Things are going from bad to worse. After all, can’t the Baron spare his grandson’s nervous system? What did the baby ever do to him?
“Is the boy very frightened?” I ask glumly.
“No, the boy sleeps soundly and does not hear anything. But his nanny has been scared so badly that part of her hair turned gray.”
“Looks like your buddy’s deceased friend is quite a jolly ghost,” I grimly summarize. “It is possible of course that his family harassed him during his lifetime. Maybe they even conspired to send him into the next life. But it seems quite unlikely to me that a year and a half old child would be part of such a conspiracy.”
“The fact is that the Baron was not jolly at all in life,” Maia explains. “These jokes are absolutely not his style. He was a serious man, solid and responsible. An old school aristocrat — held his family’s honor very dear. Also, he loved his children, although, again, because of his nature, he didn’t show it openly. Moreover, he doted on his grandchild. Therefore, my friend finds his behavior extremely surprising. Surprising and disturbing. In particular, given the fact that the consequences of these “pranks” can be very serious. That’s why she wants to ask you for help.”
“But what kind of help?”
I still have no idea how I could help.
“You are one of the few who can communicate with ghosts. The only one in this palace. We would like to ask you to visit the house and talk to the baron. It is not far from here — just one day’s journey.”
I frown skeptically.
“You really think I could call to order the Baron who has suddenly turned unruly? Frankly, I very much doubt it. Why would he listen to me?”
“It’s not that. My friend believes that the Baron must have a reason for such atrocious behavior. We just ask that you find out what it is. And then we can think about how to solve the problem later.”

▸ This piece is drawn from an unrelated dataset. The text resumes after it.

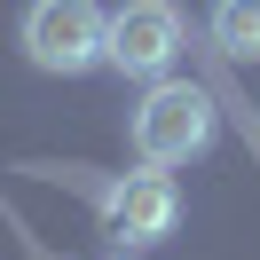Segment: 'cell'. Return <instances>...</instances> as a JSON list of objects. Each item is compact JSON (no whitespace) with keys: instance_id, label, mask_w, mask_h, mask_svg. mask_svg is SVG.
Instances as JSON below:
<instances>
[{"instance_id":"1","label":"cell","mask_w":260,"mask_h":260,"mask_svg":"<svg viewBox=\"0 0 260 260\" xmlns=\"http://www.w3.org/2000/svg\"><path fill=\"white\" fill-rule=\"evenodd\" d=\"M213 134H221V111H213V95L205 87H189V79H150V95L134 103V150H142V166H189V158H205L213 150Z\"/></svg>"},{"instance_id":"2","label":"cell","mask_w":260,"mask_h":260,"mask_svg":"<svg viewBox=\"0 0 260 260\" xmlns=\"http://www.w3.org/2000/svg\"><path fill=\"white\" fill-rule=\"evenodd\" d=\"M103 40H111V16H103L95 0H32L24 8V55L40 71L79 79V71L103 63Z\"/></svg>"},{"instance_id":"3","label":"cell","mask_w":260,"mask_h":260,"mask_svg":"<svg viewBox=\"0 0 260 260\" xmlns=\"http://www.w3.org/2000/svg\"><path fill=\"white\" fill-rule=\"evenodd\" d=\"M181 55V8L174 0H126L111 16V40H103V63L126 71V79H166Z\"/></svg>"},{"instance_id":"4","label":"cell","mask_w":260,"mask_h":260,"mask_svg":"<svg viewBox=\"0 0 260 260\" xmlns=\"http://www.w3.org/2000/svg\"><path fill=\"white\" fill-rule=\"evenodd\" d=\"M174 221H181V189H174V174H166V166L118 174L111 189H103V229H111V237H126V244L174 237Z\"/></svg>"},{"instance_id":"5","label":"cell","mask_w":260,"mask_h":260,"mask_svg":"<svg viewBox=\"0 0 260 260\" xmlns=\"http://www.w3.org/2000/svg\"><path fill=\"white\" fill-rule=\"evenodd\" d=\"M205 32H213V48H221V55L260 63V0H213Z\"/></svg>"},{"instance_id":"6","label":"cell","mask_w":260,"mask_h":260,"mask_svg":"<svg viewBox=\"0 0 260 260\" xmlns=\"http://www.w3.org/2000/svg\"><path fill=\"white\" fill-rule=\"evenodd\" d=\"M111 260H126V252H111Z\"/></svg>"}]
</instances>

I still do not think that any good could come out of this ploy. On the other hand, Maya has never asked me for help before. But she helped me with the portrait, breaking the unspoken rules prohibiting ghosts from interfering in the affairs of the living. It would only be fair to return the favor. Especially since the trip is really not that long, and the task looks quite simple.

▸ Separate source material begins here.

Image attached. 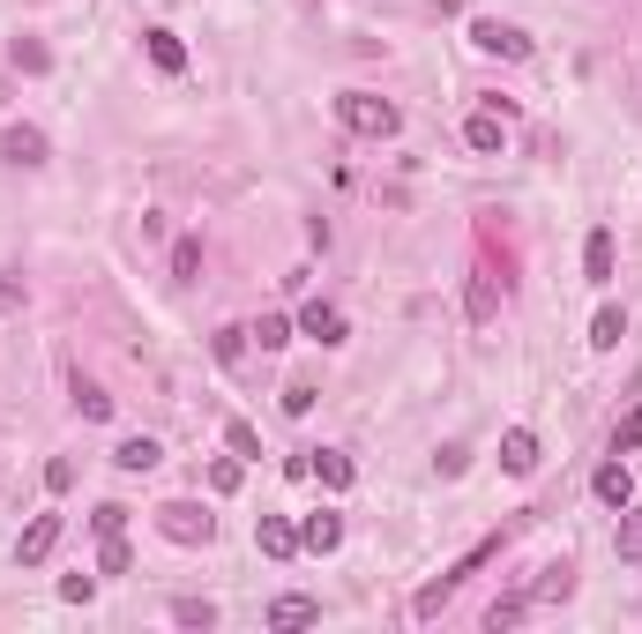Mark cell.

“Wait a minute: can the Baron even talk to people?” I ask.
“He can,” Maya nods. “As far as we know, after death he has acquired this ability.”
“Oh well. In that case, I’ll try to talk to him.”
Who knows? Maybe if I had drunk a little less wine that evening, I would have made a different decision. However, it is unlikely. Anyway, two days later I arrange with Mireya to take a short vacation, and set out for the Baron’s mansion, Torenhall.